• _TASK_
Retype the entries word for word, starting at the line that contains "What is the exact" and continuing down through the final line of the entries.

(Saved entries)
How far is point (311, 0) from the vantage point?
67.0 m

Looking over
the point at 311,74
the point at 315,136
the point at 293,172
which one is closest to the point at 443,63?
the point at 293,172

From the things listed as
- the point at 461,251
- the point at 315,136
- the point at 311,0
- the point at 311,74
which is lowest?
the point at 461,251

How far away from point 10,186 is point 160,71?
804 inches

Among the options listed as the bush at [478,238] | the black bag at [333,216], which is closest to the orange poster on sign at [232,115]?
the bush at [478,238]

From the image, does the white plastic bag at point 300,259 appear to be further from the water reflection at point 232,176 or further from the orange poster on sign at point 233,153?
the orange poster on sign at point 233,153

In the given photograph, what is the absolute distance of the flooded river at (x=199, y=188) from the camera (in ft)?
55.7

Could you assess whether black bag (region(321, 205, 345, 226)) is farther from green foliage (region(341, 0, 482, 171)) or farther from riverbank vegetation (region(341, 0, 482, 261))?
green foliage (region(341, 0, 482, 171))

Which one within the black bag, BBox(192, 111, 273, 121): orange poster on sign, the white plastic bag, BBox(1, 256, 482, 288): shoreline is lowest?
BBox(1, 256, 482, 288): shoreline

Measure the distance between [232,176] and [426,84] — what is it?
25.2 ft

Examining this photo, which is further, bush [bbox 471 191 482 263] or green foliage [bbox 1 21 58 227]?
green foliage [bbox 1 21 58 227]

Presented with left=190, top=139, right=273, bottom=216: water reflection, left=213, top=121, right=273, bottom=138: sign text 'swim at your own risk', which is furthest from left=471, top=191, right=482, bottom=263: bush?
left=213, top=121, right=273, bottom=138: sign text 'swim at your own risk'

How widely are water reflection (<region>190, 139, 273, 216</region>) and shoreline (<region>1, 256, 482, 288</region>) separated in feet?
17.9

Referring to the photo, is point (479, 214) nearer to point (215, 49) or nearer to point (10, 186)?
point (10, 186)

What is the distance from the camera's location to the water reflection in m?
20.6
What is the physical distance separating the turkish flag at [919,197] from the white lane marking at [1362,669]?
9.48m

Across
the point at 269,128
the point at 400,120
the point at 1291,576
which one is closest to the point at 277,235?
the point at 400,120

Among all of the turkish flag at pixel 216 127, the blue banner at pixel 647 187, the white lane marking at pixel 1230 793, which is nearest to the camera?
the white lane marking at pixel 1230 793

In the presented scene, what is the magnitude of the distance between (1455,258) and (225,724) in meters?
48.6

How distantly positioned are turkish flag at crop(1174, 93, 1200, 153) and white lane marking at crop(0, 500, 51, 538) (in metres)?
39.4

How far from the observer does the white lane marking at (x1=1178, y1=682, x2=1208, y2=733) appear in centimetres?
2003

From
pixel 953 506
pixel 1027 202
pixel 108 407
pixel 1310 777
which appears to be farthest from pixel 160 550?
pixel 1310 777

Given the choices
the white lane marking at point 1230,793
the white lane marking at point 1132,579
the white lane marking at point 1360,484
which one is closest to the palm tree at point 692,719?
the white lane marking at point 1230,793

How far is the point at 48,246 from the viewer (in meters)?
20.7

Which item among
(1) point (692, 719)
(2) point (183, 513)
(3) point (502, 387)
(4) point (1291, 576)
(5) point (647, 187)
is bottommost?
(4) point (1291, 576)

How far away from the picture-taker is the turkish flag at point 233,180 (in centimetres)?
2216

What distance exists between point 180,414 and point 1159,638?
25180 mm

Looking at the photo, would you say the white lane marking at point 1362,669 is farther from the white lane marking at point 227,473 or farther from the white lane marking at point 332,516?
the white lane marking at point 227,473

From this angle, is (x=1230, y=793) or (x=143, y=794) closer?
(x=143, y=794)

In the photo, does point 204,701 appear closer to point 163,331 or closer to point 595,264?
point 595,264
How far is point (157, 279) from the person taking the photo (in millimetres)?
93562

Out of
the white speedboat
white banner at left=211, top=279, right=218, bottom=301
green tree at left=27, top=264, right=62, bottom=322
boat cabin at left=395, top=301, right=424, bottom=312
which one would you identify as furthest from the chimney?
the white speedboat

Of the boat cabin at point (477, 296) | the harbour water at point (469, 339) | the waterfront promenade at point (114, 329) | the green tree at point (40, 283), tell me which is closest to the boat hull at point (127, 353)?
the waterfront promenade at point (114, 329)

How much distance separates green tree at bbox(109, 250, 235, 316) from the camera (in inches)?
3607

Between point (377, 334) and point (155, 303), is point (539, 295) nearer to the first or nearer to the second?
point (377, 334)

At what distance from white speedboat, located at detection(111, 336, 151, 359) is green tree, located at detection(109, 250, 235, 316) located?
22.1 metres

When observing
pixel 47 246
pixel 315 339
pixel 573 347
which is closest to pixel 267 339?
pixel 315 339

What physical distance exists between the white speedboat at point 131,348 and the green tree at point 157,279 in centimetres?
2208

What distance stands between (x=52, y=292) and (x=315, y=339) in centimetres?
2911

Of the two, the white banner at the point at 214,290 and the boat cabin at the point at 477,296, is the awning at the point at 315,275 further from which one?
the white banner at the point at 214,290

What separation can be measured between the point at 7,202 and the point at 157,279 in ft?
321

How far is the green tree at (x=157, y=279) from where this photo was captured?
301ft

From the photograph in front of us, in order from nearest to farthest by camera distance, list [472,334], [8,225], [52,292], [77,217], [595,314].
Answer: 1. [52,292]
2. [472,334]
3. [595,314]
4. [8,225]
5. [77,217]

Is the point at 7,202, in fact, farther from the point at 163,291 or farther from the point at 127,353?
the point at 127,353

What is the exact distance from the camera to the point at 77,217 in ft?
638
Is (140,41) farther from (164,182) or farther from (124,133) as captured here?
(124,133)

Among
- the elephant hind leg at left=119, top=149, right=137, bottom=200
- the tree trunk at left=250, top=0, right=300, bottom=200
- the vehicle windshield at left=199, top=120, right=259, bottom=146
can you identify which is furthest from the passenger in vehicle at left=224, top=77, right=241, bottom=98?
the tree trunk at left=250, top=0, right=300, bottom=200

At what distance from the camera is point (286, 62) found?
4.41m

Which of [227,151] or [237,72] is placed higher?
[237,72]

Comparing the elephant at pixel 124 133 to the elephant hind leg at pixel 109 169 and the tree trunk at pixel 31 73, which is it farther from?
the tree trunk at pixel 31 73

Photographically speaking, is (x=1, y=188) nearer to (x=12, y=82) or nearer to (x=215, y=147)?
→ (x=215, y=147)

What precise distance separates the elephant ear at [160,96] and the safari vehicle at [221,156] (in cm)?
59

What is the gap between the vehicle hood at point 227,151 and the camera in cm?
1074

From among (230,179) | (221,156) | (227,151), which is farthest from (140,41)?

• _SOLVED EXERCISE_
What is the exact distance from the camera to the point at 77,217 in ft?
638
Is (140,41) farther from (164,182) or farther from (124,133) as captured here?
(124,133)

Among
- the elephant hind leg at left=119, top=149, right=137, bottom=200
- the tree trunk at left=250, top=0, right=300, bottom=200
- the vehicle windshield at left=199, top=120, right=259, bottom=146
can you identify which is furthest from the passenger in vehicle at left=224, top=77, right=241, bottom=98?
the tree trunk at left=250, top=0, right=300, bottom=200

At what distance from the camera is point (286, 62) found?
4.41m

Which of [227,151] or [237,72] is placed higher?
[237,72]

Comparing the elephant at pixel 124 133 to the elephant hind leg at pixel 109 169 and the tree trunk at pixel 31 73, which is it farther from?
the tree trunk at pixel 31 73

Photographically speaking, is (x=1, y=188) nearer to (x=12, y=82) or nearer to (x=215, y=147)?
→ (x=215, y=147)

What precise distance separates the elephant ear at [160,96] and the safari vehicle at [221,156] (in cm)?
59

What is the gap between the vehicle hood at point 227,151 and the camera in cm?
1074

From among (230,179) | (221,156) | (227,151), which is farthest from (140,41)?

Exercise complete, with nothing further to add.